[Start Task input]

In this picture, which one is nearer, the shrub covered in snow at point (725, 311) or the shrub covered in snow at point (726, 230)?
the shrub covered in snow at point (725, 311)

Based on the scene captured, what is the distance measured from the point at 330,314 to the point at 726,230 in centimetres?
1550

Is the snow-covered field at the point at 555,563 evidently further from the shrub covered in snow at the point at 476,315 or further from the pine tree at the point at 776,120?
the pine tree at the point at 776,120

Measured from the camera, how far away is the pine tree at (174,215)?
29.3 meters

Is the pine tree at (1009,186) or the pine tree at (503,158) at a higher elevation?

[End Task input]

:: Exercise requirements ::
Return the listing above in its exact form.

:: Written answer ::
In this picture, which one is nearer, the shrub covered in snow at point (725, 311) or the shrub covered in snow at point (726, 230)?
the shrub covered in snow at point (725, 311)

Based on the scene captured, what is the distance measured from the point at 330,314 to the point at 726,230 in centimetres?
1550

Is the snow-covered field at the point at 555,563 evidently further from the shrub covered in snow at the point at 476,315 or further from the pine tree at the point at 776,120?
the pine tree at the point at 776,120

Measured from the camera, how far away is the pine tree at (174,215)?
29.3 meters

Is the pine tree at (1009,186) or the pine tree at (503,158) at a higher elevation?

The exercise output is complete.